DOCUMENT PASSAGE:

============================================================

We draw on Enactive Reading as a useful way of applying the neurocognitive model to narratives. Enactive Reading enhances the focus on the effects of narratives (either oral, written, or visual) on recipients’ bodies and cognition. Engaging with narratives mirrors our daily interaction with the surrounding world. As the narratives stimulate our sensorimotor systems and emotions, we are able to immerse ourselves into the world of these narratives. Enactive Reading helps us identify the ways in which experiencing a narrative seems to stimulate the same neural systems that would be activated if we were experiencing the narrative in real life. Therefore, we use Enactive Reading as a tool to identify the mechanisms of the neurocognitive model in ETNs, in order to assess the different responses triggered by these narratives, and the ways these narratives might have stimulated recipients to simulate their worlds.

============================================================

EXERCISE:
Summarize the passage on Enactive Reading in two sentences.

============================================================

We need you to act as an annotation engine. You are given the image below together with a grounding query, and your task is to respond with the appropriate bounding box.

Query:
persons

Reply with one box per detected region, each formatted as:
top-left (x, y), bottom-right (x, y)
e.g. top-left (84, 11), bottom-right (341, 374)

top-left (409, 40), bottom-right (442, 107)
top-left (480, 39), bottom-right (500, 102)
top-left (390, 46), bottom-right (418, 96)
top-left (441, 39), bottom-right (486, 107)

============================================================

YOUR SOLUTION:
Enactive Reading applies the neurocognitive model to narratives by focusing on how oral, written, or visual narratives affect recipients' bodies and cognition, stimulating their sensorimotor systems and emotions so that they can immerse themselves in the narrative's world. It helps identify how experiencing a narrative seems to activate the same neural systems as the real-life experience would, so it is used as a tool to identify the model's mechanisms in ETNs and to assess the responses these narratives trigger.